Wai stuck her fingers in the dimple, and the door dilated. She edged over cautiously, and swept the focus of her coll
ar sensors round. ‘Holy shit. We’d better fetch Marcus.’
*
Decks nine and ten had simply been removed to make the chamber. Standing on the floor and looking up, Marcus could actually see the outline of the stairwell doorways in the wall above him. By xenoc standards it was a cathedral. There was only one altar, right in the centre. A doughnut of some dull metallic substance, eight metres in diameter with a central aperture five metres across; the air around it was emitting a faint violet glow. It stood on five sable-black arching buttresses, four metres tall.
‘The positioning must be significant,’ Wai datavised. ‘They built it almost at the centre of the wreck. They wanted to give it as much protection as possible.’
‘Agreed,’ Katherine replied. ‘They obviously considered it important. After a ship has suffered this much damage, you don’t expend resources on anything other than critical survival requirements.’
‘Whatever it is,’ Schutz reported, ‘it’s using up an awful lot of power.’ He was walking round it, keeping a respectful distance, wiping a sensor block over the floor as he went. ‘There’s a power cable feeding each of those legs.’
‘Is it radiating in any spectrum?’ Marcus asked.
‘Only that light you can see, which spills over into ultraviolet, too. Apart from that, it’s inert. But the energy must be going somewhere.’

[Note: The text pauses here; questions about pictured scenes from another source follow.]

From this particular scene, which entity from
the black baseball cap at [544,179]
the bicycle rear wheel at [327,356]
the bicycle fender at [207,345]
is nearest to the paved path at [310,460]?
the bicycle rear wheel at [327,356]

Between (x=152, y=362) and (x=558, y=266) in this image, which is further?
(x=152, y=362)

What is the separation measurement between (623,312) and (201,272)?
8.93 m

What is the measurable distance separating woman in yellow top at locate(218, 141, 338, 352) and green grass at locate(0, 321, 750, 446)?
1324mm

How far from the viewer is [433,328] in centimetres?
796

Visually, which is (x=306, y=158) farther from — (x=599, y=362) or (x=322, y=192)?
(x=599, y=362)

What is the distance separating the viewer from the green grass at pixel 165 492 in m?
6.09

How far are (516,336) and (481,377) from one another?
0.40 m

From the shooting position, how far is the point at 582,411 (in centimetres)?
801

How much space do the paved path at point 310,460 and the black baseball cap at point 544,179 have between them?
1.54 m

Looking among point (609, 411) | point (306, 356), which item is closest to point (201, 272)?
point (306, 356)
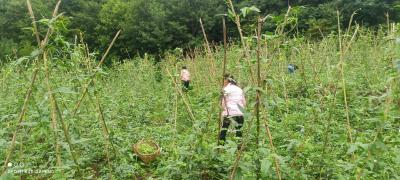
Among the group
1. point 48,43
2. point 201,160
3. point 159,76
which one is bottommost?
point 159,76

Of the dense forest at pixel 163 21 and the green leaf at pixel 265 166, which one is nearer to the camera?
the green leaf at pixel 265 166

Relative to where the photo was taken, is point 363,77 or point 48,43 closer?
point 48,43

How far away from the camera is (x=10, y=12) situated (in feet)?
87.9

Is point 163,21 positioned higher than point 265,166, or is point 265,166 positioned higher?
point 163,21

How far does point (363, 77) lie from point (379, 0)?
14.4 meters

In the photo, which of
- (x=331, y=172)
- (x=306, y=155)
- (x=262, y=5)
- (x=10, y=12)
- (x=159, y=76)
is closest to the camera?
(x=331, y=172)

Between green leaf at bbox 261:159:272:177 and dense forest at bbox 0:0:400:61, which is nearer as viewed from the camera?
green leaf at bbox 261:159:272:177

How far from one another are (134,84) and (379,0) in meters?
15.5

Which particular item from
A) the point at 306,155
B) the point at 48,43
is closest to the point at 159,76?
the point at 306,155

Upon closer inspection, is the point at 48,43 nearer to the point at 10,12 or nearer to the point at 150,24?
the point at 150,24

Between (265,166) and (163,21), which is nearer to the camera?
(265,166)

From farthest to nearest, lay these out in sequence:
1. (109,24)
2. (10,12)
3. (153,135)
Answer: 1. (10,12)
2. (109,24)
3. (153,135)

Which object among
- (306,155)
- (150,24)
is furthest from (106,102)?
(150,24)

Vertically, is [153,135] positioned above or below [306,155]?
below
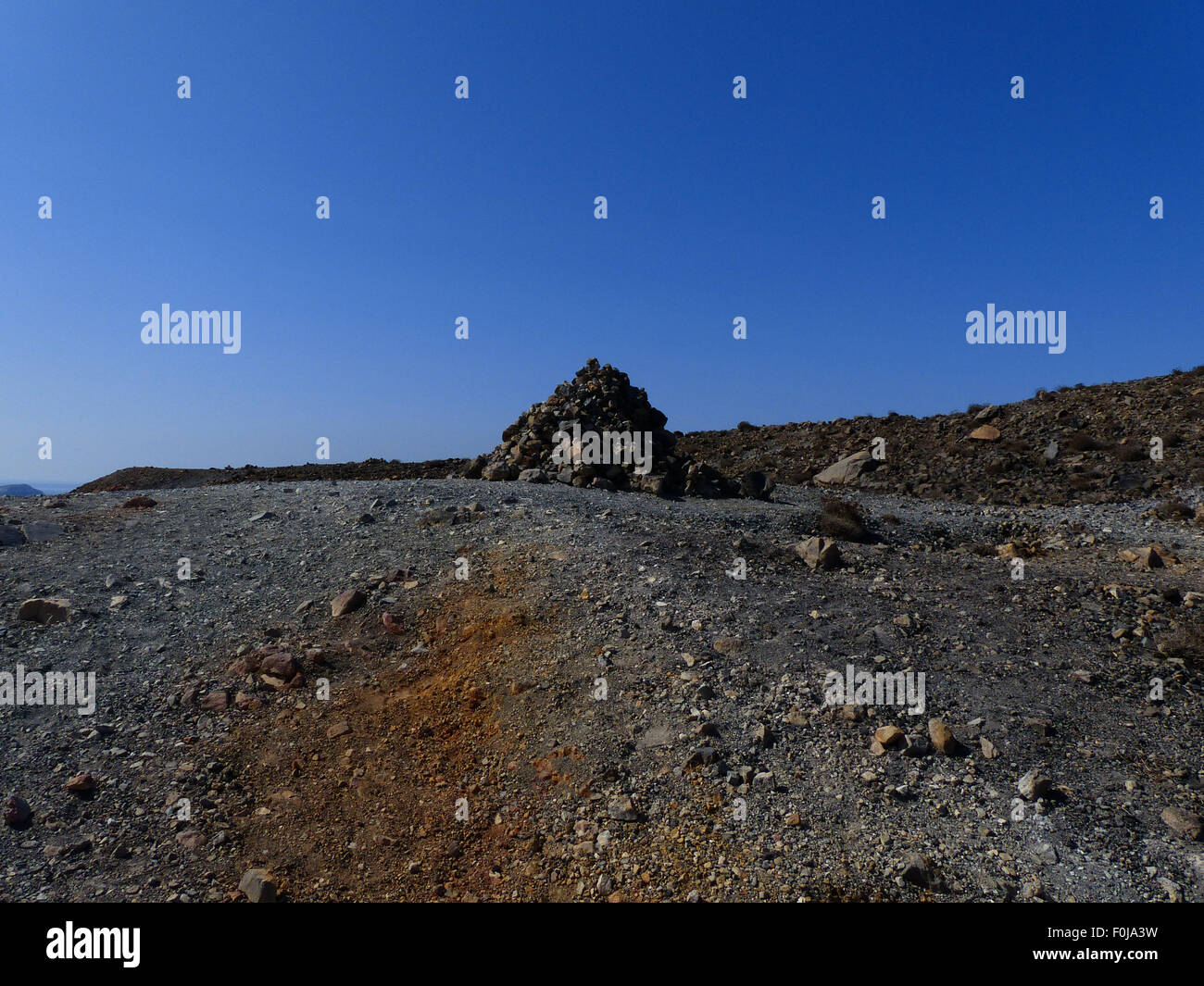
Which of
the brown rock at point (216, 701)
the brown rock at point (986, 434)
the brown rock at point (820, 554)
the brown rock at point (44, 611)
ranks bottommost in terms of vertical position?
the brown rock at point (216, 701)

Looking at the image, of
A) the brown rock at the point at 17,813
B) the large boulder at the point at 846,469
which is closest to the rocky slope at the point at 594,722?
the brown rock at the point at 17,813

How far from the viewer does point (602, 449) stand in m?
17.6

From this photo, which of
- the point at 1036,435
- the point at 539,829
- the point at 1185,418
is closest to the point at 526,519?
the point at 539,829

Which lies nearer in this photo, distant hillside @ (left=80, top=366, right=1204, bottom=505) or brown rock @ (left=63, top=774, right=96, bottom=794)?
brown rock @ (left=63, top=774, right=96, bottom=794)

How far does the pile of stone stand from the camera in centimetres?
1697

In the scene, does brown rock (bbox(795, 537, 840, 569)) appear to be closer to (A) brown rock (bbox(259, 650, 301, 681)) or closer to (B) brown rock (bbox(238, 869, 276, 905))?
(A) brown rock (bbox(259, 650, 301, 681))

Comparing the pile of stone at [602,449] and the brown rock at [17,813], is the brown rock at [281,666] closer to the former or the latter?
the brown rock at [17,813]

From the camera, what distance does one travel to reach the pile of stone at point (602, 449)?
17.0 meters

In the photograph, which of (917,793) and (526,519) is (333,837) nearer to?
(917,793)

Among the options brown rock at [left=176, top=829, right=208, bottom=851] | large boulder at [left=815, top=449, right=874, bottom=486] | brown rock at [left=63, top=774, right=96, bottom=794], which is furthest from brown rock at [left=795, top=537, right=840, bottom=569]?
large boulder at [left=815, top=449, right=874, bottom=486]

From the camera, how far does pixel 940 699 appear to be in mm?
7414

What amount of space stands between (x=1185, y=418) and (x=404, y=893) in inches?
1137

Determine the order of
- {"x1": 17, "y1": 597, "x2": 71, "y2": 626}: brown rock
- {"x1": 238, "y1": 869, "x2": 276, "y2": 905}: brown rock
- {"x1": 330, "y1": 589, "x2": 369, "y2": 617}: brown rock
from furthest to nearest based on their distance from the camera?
{"x1": 330, "y1": 589, "x2": 369, "y2": 617}: brown rock < {"x1": 17, "y1": 597, "x2": 71, "y2": 626}: brown rock < {"x1": 238, "y1": 869, "x2": 276, "y2": 905}: brown rock

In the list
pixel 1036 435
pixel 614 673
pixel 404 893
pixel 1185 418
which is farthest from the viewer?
pixel 1036 435
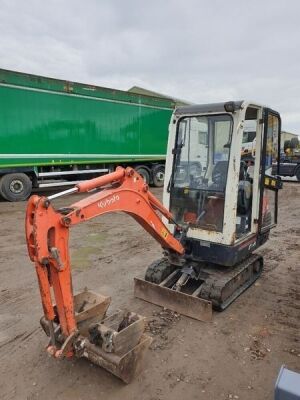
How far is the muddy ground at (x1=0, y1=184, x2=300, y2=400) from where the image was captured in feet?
9.20

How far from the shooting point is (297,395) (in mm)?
1514

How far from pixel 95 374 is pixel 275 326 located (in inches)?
75.5

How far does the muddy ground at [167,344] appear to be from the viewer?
2803 millimetres

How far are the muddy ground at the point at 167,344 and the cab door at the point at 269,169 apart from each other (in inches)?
35.3

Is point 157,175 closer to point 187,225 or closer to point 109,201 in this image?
point 187,225

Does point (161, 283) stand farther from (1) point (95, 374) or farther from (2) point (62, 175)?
(2) point (62, 175)

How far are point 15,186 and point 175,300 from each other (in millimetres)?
8267

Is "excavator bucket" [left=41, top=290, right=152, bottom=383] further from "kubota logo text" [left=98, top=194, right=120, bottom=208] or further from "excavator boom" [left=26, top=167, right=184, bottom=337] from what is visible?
"kubota logo text" [left=98, top=194, right=120, bottom=208]

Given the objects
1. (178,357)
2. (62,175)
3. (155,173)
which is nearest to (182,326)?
(178,357)

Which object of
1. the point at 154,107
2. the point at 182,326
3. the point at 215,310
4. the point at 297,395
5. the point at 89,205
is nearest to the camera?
the point at 297,395

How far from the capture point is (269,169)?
459 cm

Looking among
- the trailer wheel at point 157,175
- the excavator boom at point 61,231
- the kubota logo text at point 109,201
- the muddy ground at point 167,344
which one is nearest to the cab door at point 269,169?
the muddy ground at point 167,344

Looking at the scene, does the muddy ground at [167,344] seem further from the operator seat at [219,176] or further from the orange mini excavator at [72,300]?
the operator seat at [219,176]

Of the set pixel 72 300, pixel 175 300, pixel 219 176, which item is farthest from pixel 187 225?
pixel 72 300
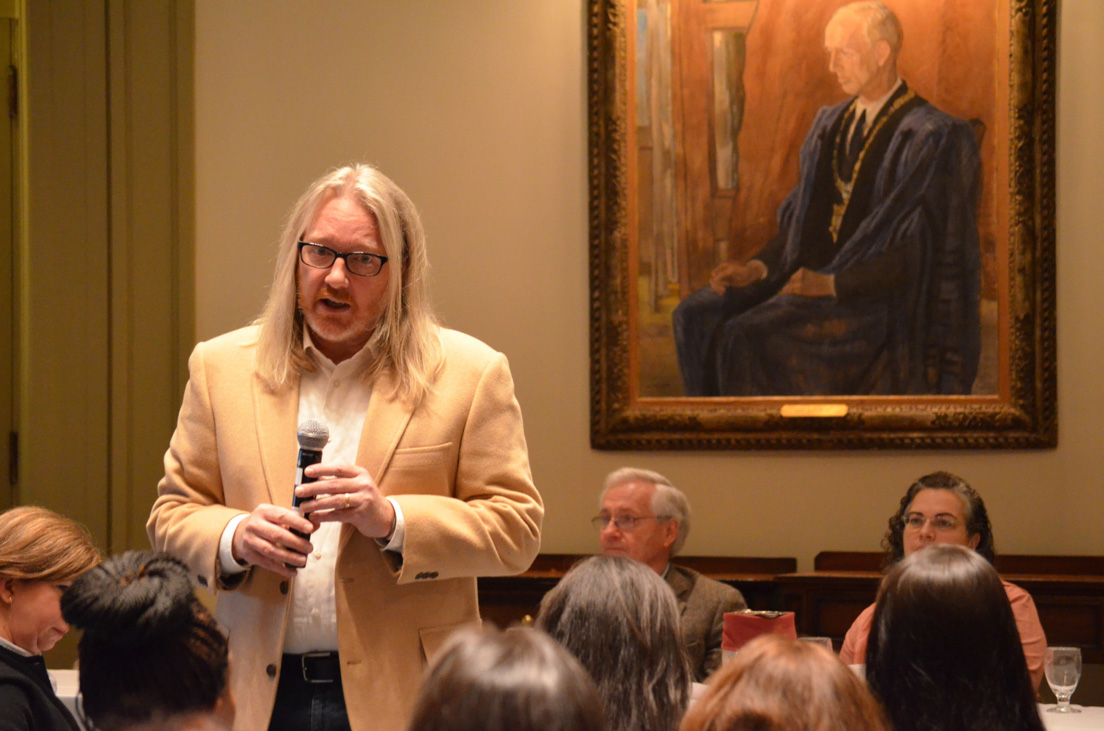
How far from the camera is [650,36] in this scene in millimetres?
5359

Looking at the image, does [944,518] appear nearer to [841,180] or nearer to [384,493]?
[841,180]

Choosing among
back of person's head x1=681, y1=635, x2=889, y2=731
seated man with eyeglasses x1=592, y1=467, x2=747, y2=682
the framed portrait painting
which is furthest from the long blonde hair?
the framed portrait painting

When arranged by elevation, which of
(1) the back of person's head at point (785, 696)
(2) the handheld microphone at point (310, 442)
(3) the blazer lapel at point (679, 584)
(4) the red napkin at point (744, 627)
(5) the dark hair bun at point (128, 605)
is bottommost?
(3) the blazer lapel at point (679, 584)

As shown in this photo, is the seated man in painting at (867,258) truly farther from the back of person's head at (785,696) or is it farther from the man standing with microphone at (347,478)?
the back of person's head at (785,696)

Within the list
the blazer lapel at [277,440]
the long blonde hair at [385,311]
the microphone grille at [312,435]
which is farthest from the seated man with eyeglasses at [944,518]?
the microphone grille at [312,435]

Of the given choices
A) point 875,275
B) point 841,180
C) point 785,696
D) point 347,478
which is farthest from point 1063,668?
point 841,180

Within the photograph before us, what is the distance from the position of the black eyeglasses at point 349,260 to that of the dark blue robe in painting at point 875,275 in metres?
3.06

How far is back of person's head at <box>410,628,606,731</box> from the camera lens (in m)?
1.08

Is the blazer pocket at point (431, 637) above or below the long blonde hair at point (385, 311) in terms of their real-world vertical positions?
below

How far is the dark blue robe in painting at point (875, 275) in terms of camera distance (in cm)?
511

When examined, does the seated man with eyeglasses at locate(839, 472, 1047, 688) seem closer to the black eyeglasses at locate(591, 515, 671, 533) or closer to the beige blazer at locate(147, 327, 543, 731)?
the black eyeglasses at locate(591, 515, 671, 533)

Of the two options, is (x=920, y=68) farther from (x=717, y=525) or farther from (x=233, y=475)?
(x=233, y=475)

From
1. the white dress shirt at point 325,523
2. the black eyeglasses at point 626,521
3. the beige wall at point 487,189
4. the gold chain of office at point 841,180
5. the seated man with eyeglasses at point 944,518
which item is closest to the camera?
the white dress shirt at point 325,523

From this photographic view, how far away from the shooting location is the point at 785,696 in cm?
133
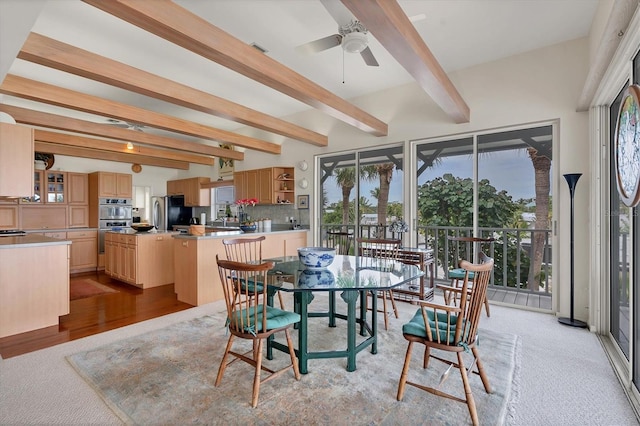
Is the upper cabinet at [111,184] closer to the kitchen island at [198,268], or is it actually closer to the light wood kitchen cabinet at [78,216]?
the light wood kitchen cabinet at [78,216]

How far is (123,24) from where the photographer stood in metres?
2.96

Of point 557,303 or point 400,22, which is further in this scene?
point 557,303

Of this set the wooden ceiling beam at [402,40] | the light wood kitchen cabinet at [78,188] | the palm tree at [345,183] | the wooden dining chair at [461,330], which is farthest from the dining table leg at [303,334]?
the light wood kitchen cabinet at [78,188]

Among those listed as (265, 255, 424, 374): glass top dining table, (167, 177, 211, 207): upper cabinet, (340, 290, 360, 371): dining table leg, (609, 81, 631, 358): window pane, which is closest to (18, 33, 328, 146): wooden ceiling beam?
(265, 255, 424, 374): glass top dining table

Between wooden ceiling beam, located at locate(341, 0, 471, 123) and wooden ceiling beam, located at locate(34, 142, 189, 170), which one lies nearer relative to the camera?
wooden ceiling beam, located at locate(341, 0, 471, 123)

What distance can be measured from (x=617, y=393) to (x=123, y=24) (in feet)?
16.1

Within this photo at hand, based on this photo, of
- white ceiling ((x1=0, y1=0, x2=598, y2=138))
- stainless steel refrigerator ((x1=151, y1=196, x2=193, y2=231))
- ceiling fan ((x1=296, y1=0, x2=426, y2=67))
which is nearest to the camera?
ceiling fan ((x1=296, y1=0, x2=426, y2=67))

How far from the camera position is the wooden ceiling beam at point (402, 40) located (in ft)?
6.59

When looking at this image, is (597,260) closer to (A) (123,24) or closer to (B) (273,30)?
(B) (273,30)

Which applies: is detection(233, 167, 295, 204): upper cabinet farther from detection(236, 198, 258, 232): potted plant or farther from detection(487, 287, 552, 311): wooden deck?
detection(487, 287, 552, 311): wooden deck

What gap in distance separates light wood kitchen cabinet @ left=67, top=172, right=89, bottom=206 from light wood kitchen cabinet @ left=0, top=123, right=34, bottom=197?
387cm

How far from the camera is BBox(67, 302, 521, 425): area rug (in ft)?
6.01

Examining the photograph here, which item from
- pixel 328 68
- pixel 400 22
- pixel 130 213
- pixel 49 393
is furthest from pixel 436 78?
pixel 130 213

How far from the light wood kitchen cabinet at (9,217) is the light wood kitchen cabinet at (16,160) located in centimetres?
368
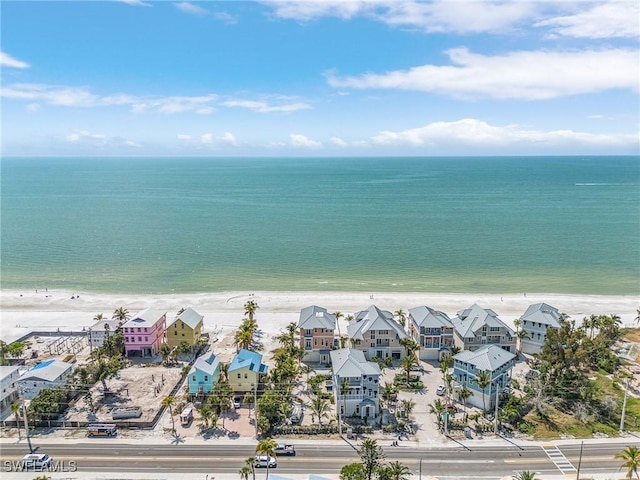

‘OK.’ Marcus walked up to a buttress, and switched his collar focus to scan the aperture. It was veiled by a grey haze, as if a sheet of fog had solidified across it. When he took another tentative step forward the fluid in his semicircular canals was suddenly affected by a very strange tidal force. His foot began to slip forwards and upwards. He threw himself backwards, and almost stumbled. Jorge and Karl just caught him in time.
‘There’s no artificial gravity underneath it,’ he datavised. ‘But there’s some kind of gravity field wrapped around it.’ He paused. ‘No, that’s not right. It pushed me.’